Thursday, July 5, 2007

PCLinuxOS vs Mandriva? Or more like =

There's been some heated discussions going on in the PCLOS forums recently about the topic of PCLinuxOS being a glorified clone of Mandriva. This was sparked off by a sudden rise of PCLinuxOS to the #2 spot on Distrowatch. I read through it all & found the entire thread rather amusing. I was thinking: "What are these fracking sotongs talking about?"

Personally, you all know I prefer Mandriva. But I think PCLinuxOS is very good as well, just not all that different. Having used both before & comparing them side by side, Mandriva 2007 and PCLinuxOS 2007 is really very much the same. There is only 1 clear defining difference, PCLinuxOS uses apt-rpm which makes the software grabbing part more similar to Ubuntu than Mandriva. There's also the pre-configuration of Multimedia codecs and the prettier theme set, but these aren't all the special. With the right packages installed from contrib & plf, you can essentially get the same results with Mandriva.

I think of PCLinuxOS as a newbie friendlier Mandriva. One of the points brought up is that a large number of packages for PCLinuxOS 2007 are direct copies from Mandriva 2007's cooker (development tree). The author was pointing out that Texstar (Creator of PCLinuxOS) boldly states in their website that PCLinuxOS forked from Mandrake 9.x and is now a complete distinct distro. This is a very bold statement; If Mandrake was to say this back around version 7.x when they were based largely on Redhat it would have been a very big joke. They just didn't have the resources to do it. (Texstar making this claim is quite a fair bit premature)

PCLinuxOS supporters do have to face the reality that their favorite distro is still quite heavily dependent on the development of Mandriva.

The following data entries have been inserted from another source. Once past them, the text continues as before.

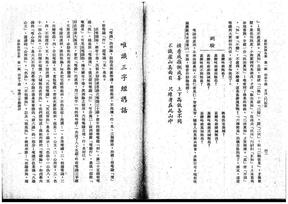 2.(慈航法师)相宗十讲(二)唯识三字经.pdf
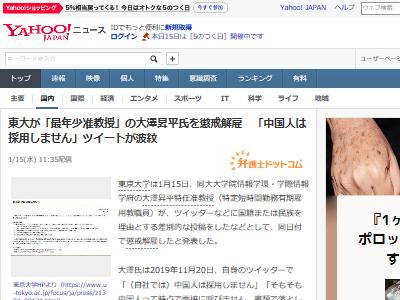 東大 大澤昇平 特任准教授 懲戒解雇 差別 中国に関連した画像-02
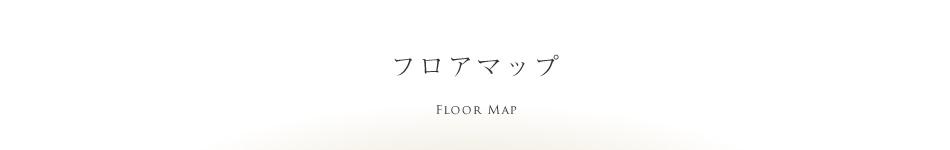 フロアマップ
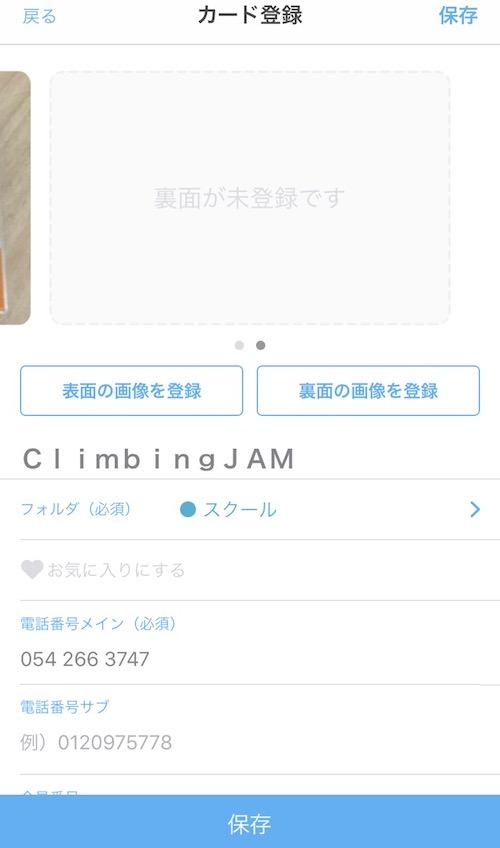 f:id:kuro6kuro6:20171023172938j:plain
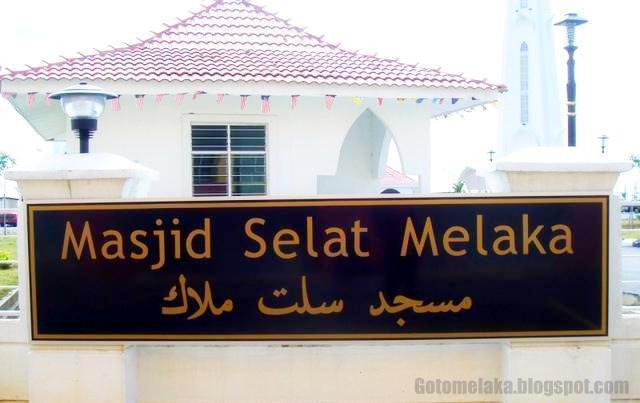 Homestay Masjid Selat Melaka Masjid Selat Melaka Ini Antara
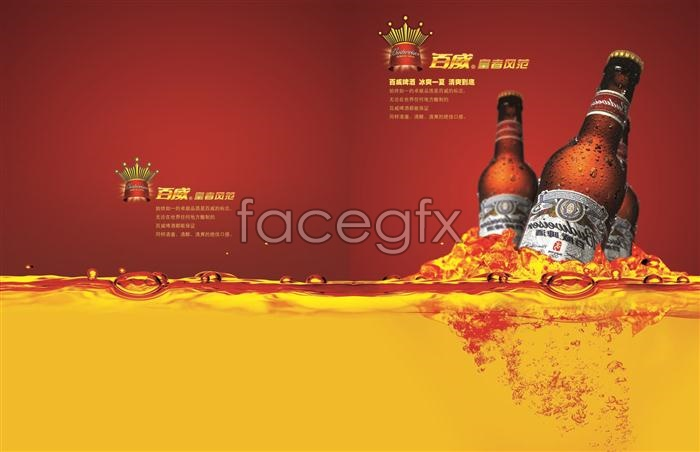 Romantic style of Budweiser beer posters PSD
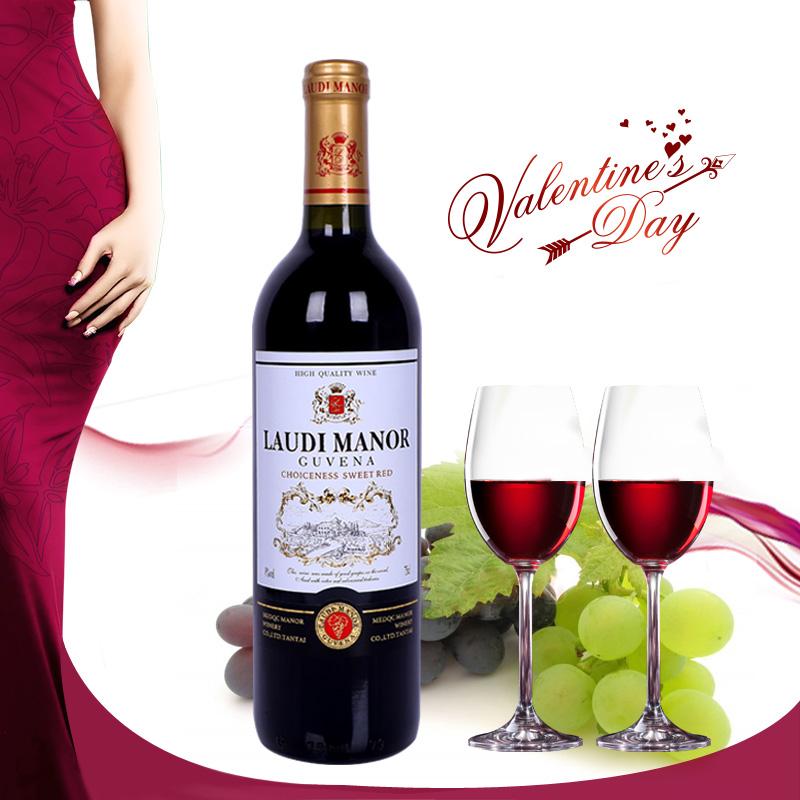 正品 红酒甜红葡萄酒甜型原汁进口女士红酒水单支装整箱特价送礼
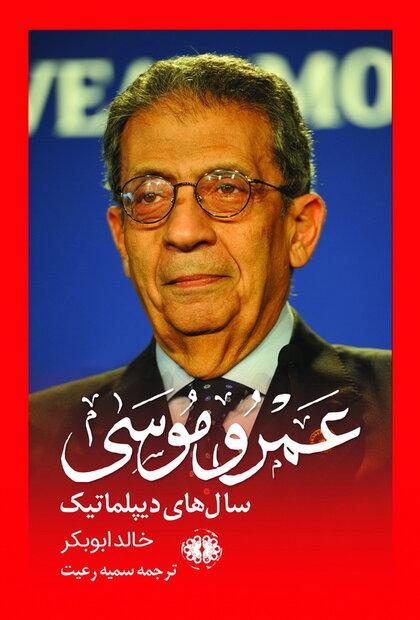 خاطرات «عمرو موسی» در ایران ترجمه و منتشر شد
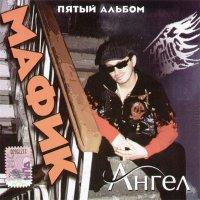 Dghjy Rtrtggb, 3 июня 1987, Сыктывкар, id85778177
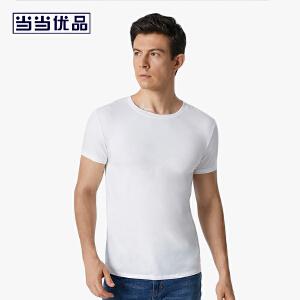 当当优品 精梳棉家居短袖男士打底T恤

Just like Mandrake was dependent on Redhat many years ago. It will take time & a lot of momentum to pull PCLinuxOS away from this dependence.

Right now, I personally found only a few barriers that prevents me from using PCLinuxOS: (Like everyone, I do prefer Synaptics over RPMDrake)
1. Packages updates are taking some time to come downstream. (Mandriva gets the patches first.)
2. Available packages in the repos are still not nearly as comprehensive. (A lot of stuff is missing, it definitely doesn't cover all the bases)
3. The name 'PCLinuxOS' is a real turn off, it's soooo un-sexy. (Come on ppl, is that the best name you can come up with? Which genius picked that name? I'm ashamed to show it to my friends.)

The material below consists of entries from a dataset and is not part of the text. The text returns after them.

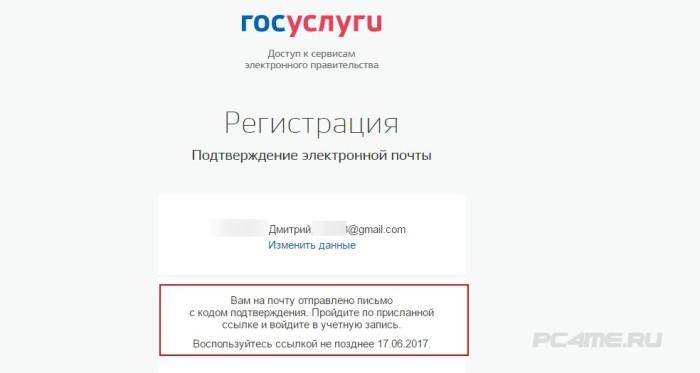 Письмо с регистрационной ссылкой на почту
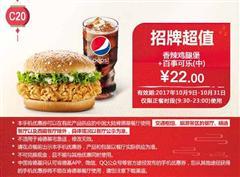 肯德基优惠券(10月肯德基优惠券)C20:香辣鸡腿堡+百事可乐(中) 优惠价22元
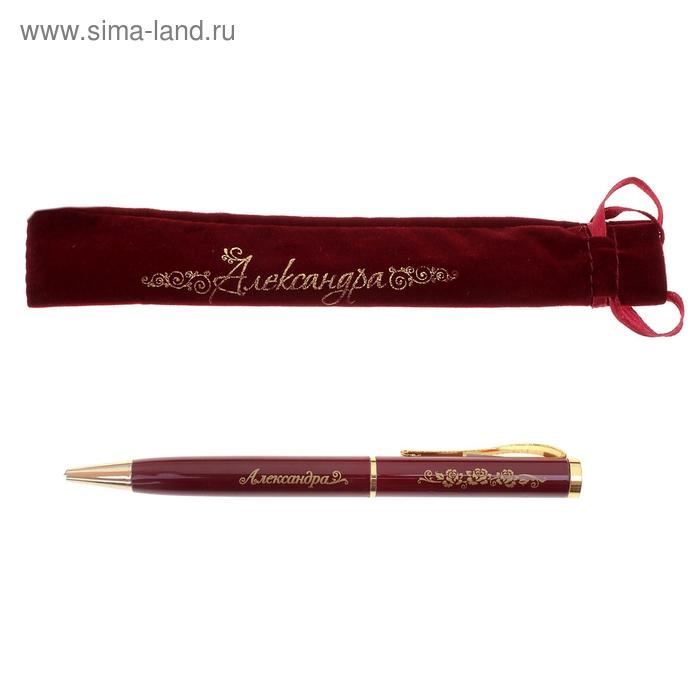 "Ручка ""Александра"", в бархатном мешочке"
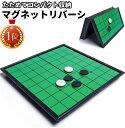 オセロ リバーシ マグネット 折り畳み式 ボードゲーム 収納ケース付 コンパクト収納 オセロゲーム ぶつかってもズレな…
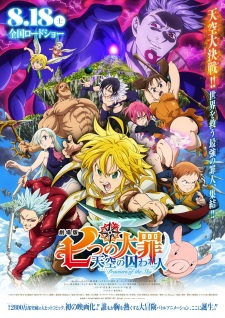 Xem phim Nanatsu no Taizai Movie: Tenkuu no Torawarebito - The Seven Deadly Sins Movie: Prisoners of the Sky Vietsub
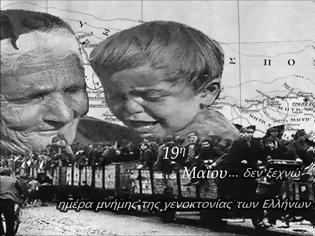Φωτογραφία για 19η Μαΐου Ημέρα μνήμης Γενοκτονίας των Ποντίων.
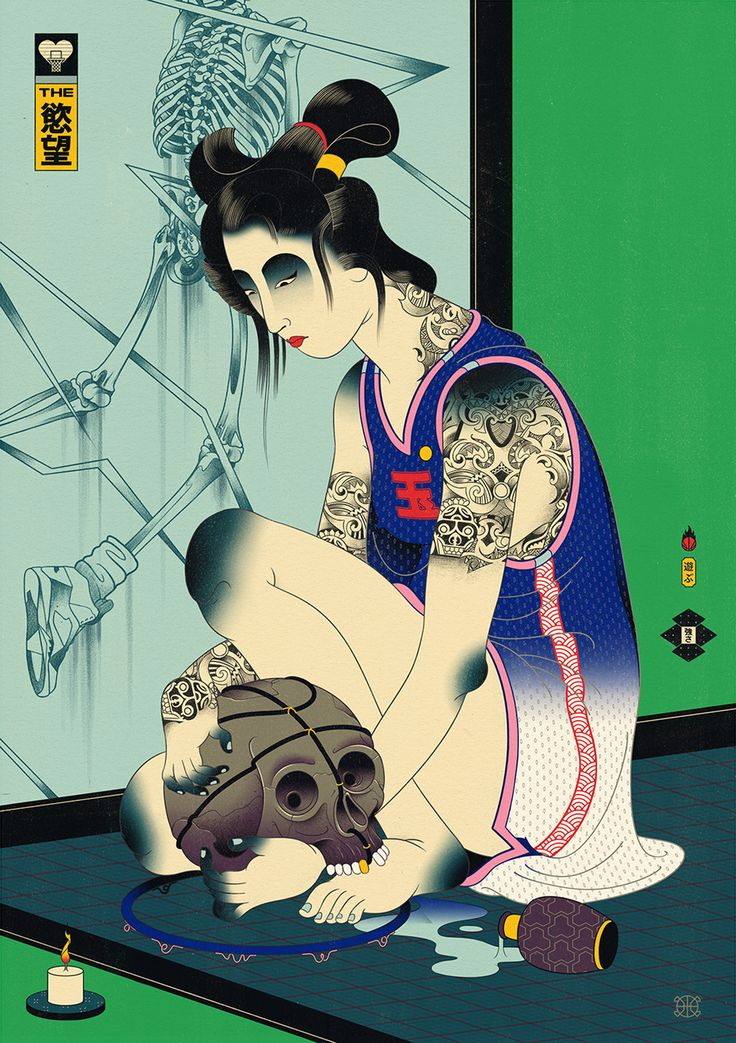 Japanese Demons Ball Out in Retro–Futuristic Illustrations - Creators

I'll be a convert and switch over if these things above are fixed. That means, get that momentum and shake that dependence on Mandriva development. Find em bugs & fix em as fast or faster than Mandriva. Build a comprehensive repository with everything everyone will ever need. Finally, do something about that awful name.

Will I be a convert? Look like only time will tell...

Tuesday, July 3, 2007

Ubuntu. Really for Human Beings?

I've never been much of a fan of Ubuntu, my several encounters with it's various incarnations have shown it to be inconsistant, unweildy and much over hyped. It seems to be lacking the most basic of tools for easy graphical configuration and administration of a Linux box. Tools that I've come to expect, having used Mandriva (formally known as Mandrake) for many years. Even Suse with it's Yast monstrosity still manages to provide a decent graphical system administration tool.

Recently I realised that my understanding of Ubuntu barely scratched the surface of what really using it will be like on a day to day basis. So I decided to commit a partition to it on me lappy & actually try using it for daily activities. It's been about a week now, here are some of my findings:
- It 's quite alien to me. Its inerds work completely differently from the typical Redhat based systems that I'm used to.
- Synaptics is shitloads faster than urpmi. (At least 30% faster)
- Boot speed is just a tad slower than Mandriva.
- GNOME has got a stupidly huge RAM footprint compared to KDE.
- I had to visit the Ubuntu Help wiki ALOT. The documentation is very nice, acurate & accessible.
- I had to visit the Ubuntu Help wiki ALOT MORE. For things I can easily do with a few clicks in Mandriva & Suse.
- Laptop power management support was poor. Suspend & Hibernate will lockup on resume. (both Mandriva & Suse could at least hibernate & resume properly)

Once up & running, thing are peachy for a while. But after a week & after installing > 30 apps (My usual suspects) from Synaptics, things don't look so pretty anymore. The menus are overcrowded and excessively long. Reminds me of the Windows Start Menu. (Takes a bloody long time for the menu icons to load up too)

The repositories are not as comprehensive as I was led to believe. After turning on all the repos, (including the commercial & 3rd-party ones) I still couldn't find some key pieces of software. (Freevo my prefered media center was nowhere to be found)

& finally GNOME.. Oh GNOME GNOME, what can I say about it.. well.. I still don't like it. GNOME is like soup from the soup nazi. It's good really, but can you deal with not having any real say in what u get with the soup? I can't, so I guess it's no soup for me & I recommend 'No soup for You!!' too. Viva la KDE!!